What to work on:
A. Please revise the pipeline and light rail article from "In many American" to "of stray-current corrosion.", putting "cities" in place of "municipalities".
B. Extend the pipeline and light rail article beyond its final sentence.

Pipelines and light rail transit: a delicate balance: keeping stray-current corrosion at bay.

In many American cities, especially those with widely dispersed, fast-growing populations, light rail transit (LRT) has become an increasingly popular transportation alternative, offering a way to relieve congestion, prepare for future growth, and in some cases, spur downtown revitalization.

Twenty U.S. municipalities, including Boston, Philadelphia, Baltimore, Washington DC, San Jose (California), Minneapolis, Denver, Dallas, Houston, Portland (Oregon), Sacramento and Los Angeles, have put new LRT systems into operation since 1960. Another 37 cities have LRT systems planned or in the works, according to the American Public Transportation Association (APTA). For pipeline operators in those areas, this means new operational and safety concerns, including the risk of stray-current corrosion.

Most LRT systems resemble the streetcars of a century ago, with lightweight passenger units operating singly or in short, usually two-car, trains on fixed rails in a right-of-way that may be partly or entirely shared with other traffic. Most are powered electrically. Substations with DC (direct-current) rectifiers supply electricity to the train through an overhead cable via a trolley or a pantograph. DC power is preferred for rail transit because of its superior torque characteristics. The overhead cable is connected to the positive side of the rectifier. The rails on which the train travels serve as the negative (return) conductors connected to the negative side of the rectifier.

Supplied data:

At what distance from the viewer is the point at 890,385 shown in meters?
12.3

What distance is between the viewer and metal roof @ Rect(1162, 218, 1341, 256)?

Answers for the exercise:
A.
In many American cities, especially those with widely dispersed, fast-growing populations, light rail transit (LRT) has become an increasingly popular transportation alternative, offering a way to relieve congestion, prepare for future growth, and in some cases, spur downtown revitalization.

Twenty U.S. cities, including Boston, Philadelphia, Baltimore, Washington DC, San Jose (California), Minneapolis, Denver, Dallas, Houston, Portland (Oregon), Sacramento and Los Angeles, have put new LRT systems into operation since 1960. Another 37 cities have LRT systems planned or in the works, according to the American Public Transportation Association (APTA). For pipeline operators in those areas, this means new operational and safety concerns, including the risk of stray-current corrosion.

B.
The DC current will use any conductive medium to return to the substation. This means the entire LRT system, including trackwork, power system and other equipment, including train yards, shops, etc., can potentially send stray electric currents, sometimes called "leakage currents"--i.e., unwanted, non-designed currents--into the surrounding soil and onto nearby buried structures. Stray-current corrosion occurs at the point where the current leaves the pipeline, carrying iron ions that became positively charged when they lose one or more electrons.

The damage is unseen but the effect can be major. A 1-ampere current discharging continuously from a steel pipeline will remove approximately 20 pounds of steel in a year. Since many LRTs are located in crowded utility corridors and in city streets with gas and oil pipelines and other underground utilities and structures, uncontrolled stray current can cause extensive damage to rail and concrete reinforcing steel, cables, and pipelines. By one estimate, stray-current corrosion damage in the U.S. may total over $500 billion annually.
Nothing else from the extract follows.